When you attach a storage disk to a Mac with the purpose of erasing or repartitioning it, you'll be presented with the option of selecting one of the three available partition maps: GUID Partition Map, Master Boot Record, and Apple Partition Map. In this article we will explain what a partition scheme is and which one to pick when formatting a drive.
What Is a Partition?
The fixed-sized subset of a disk drive treated as an individual unit by the operating system (in our case macOS) is defined as a partition. On every drive there are multiple partitions, and for this you will need a partition table or partition map – maintained by the operating system – to detail the status of the partitions.
GUID Partition Map
This is a standard for the layout of the partition table on a storage disk using globally unique identifiers (GUIDs). As part of the Unified Extensible Firmware Interface (UEFI) standard, GUID is a bootable standard for systems with EFI firmware such as macOS. Non-Intel Macs won't support this bootable standard, hence the only option available to them is the Apple Partition Map (APM).
Apple Partition Map
Used on disks formatted for use with 68k and PowerPC Macs, the Apple Partition Map is the scheme that defines how the data is organized. Starting with OS X Tiger, both APM and GUID partitions can be used for accessing volumes, but PowerPC-based Macs can only boot from APM disks. While Intel-based Macs generally boot from a GUID Partition Table, they are all able to start the operating system from APM and Master Boot Record (MBR) using the BIOS-Emulation called EFI-CSM.
Master Boot Record
Introduced by IBM in 1983 to support the 10MB hard disk, the Master Boot Record is a type of boot sector developed for use with IBM PC systems. It is currently used for Windows partitions formatted as MS-DOS (FAT) or ExFAT.
Choosing a Partition Map
Now you know which partitioning map is which, the next time you insert an external drive or want to partition the built-in storage disk of the Mac, it will be easier to choose between the available options.
When formatting or erasing a volume with Disk Utility, you'll see a format menu prompt asking you to choose from:
- Mac OS Extended (Journaled)
- Mac OS Extended (Journaled, Encrypted)
- Mac OS Extended (Case-sensitive, Journaled)
- Mac OS Extended (Case-sensitive, Journaled, Encrypted)
- MS-DOS (FAT)
- APFS (macOS High Sierra’s new file system)
- APFS (Encrypted)
- APFS (Case-sensitive)
- APFS (Case-sensitive, Encrypted).
Be aware that APFS is compatible only with macOS High Sierra and higher, so earlier versions of OS X or macOS won't mount an APFS volume. If you want maximum reach, Mac OS Extended (Journaled) is the right choice.
Below the file system format, the Disk Utility dialog box will list another contextual menu, the partition map scheme, which gives you another great tool to create targeted volumes. If you are looking to format a disk that will be shared with Windows users, the MBR scheme and MS-DOS (FAT) are the best choices. For drives used with Intel-based Macs only, the GUID Partition Map should the option to go for.

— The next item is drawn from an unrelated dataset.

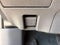 2022 Toyota Camry Hybrid XSE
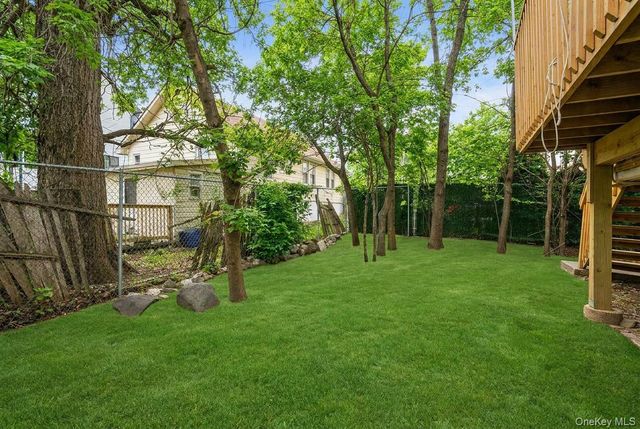 11 Laura Place 2, Spring Valley, NY 10977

If you don't see the partition map scheme option, it is likely because Disk Utility doesn't list all volumes. This will prohibit Disk Utility from erasing the disk and show you an error message. To address this issue, you should click on the View button located in the top-left side of the Disk Utility dialog box and select “Show All Volumes”. From that point on, Disk Utility will ask for your partition map preference, and the formatting process will be smoother.